* _EXERCISE DETAILS_
Gather every line in the records below that contains the string "there", matching case exactly.

Spatial relationship records
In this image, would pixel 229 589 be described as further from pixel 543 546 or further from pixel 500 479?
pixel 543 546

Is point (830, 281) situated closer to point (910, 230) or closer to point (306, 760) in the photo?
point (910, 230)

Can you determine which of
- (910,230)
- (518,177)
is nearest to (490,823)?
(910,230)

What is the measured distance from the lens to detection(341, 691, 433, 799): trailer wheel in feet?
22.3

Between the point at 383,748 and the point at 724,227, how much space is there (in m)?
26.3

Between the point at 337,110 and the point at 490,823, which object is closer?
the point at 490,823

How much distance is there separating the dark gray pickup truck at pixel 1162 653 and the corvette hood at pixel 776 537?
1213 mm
==
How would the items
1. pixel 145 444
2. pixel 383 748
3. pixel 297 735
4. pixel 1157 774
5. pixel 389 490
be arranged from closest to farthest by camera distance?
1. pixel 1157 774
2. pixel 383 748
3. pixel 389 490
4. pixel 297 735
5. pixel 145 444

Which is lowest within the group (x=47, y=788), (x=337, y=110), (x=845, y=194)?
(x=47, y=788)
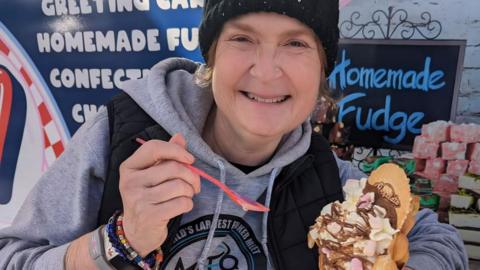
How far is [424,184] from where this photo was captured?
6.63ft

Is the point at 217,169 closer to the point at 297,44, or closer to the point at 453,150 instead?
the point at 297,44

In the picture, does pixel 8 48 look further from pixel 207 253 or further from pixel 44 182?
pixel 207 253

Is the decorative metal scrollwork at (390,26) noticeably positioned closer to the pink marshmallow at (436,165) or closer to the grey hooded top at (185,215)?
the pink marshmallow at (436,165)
==
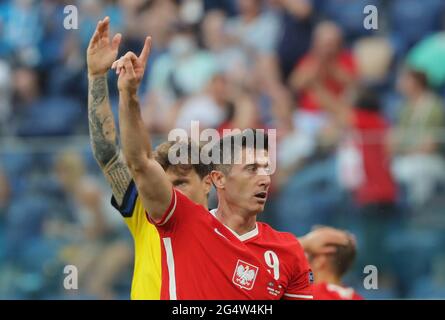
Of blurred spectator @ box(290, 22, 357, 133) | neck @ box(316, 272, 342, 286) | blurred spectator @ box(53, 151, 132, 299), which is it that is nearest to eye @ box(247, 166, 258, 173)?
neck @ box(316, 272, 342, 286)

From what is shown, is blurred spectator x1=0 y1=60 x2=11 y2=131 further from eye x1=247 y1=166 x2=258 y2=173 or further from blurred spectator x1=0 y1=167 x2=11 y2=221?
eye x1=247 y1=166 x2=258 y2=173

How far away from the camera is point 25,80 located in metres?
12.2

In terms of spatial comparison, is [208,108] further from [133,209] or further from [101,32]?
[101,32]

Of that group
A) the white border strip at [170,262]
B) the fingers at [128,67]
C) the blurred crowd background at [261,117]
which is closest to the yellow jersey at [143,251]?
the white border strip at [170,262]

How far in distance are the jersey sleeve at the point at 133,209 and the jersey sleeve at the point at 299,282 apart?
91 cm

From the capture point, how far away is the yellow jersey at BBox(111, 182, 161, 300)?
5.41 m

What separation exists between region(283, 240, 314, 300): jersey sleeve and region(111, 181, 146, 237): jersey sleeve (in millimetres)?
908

* _TASK RESULT_
Between the point at 383,748 and the point at 724,227, how much space is there (in m)?
How much distance is there separating the dark gray pickup truck at pixel 1162 653 and the corvette hood at pixel 776 537?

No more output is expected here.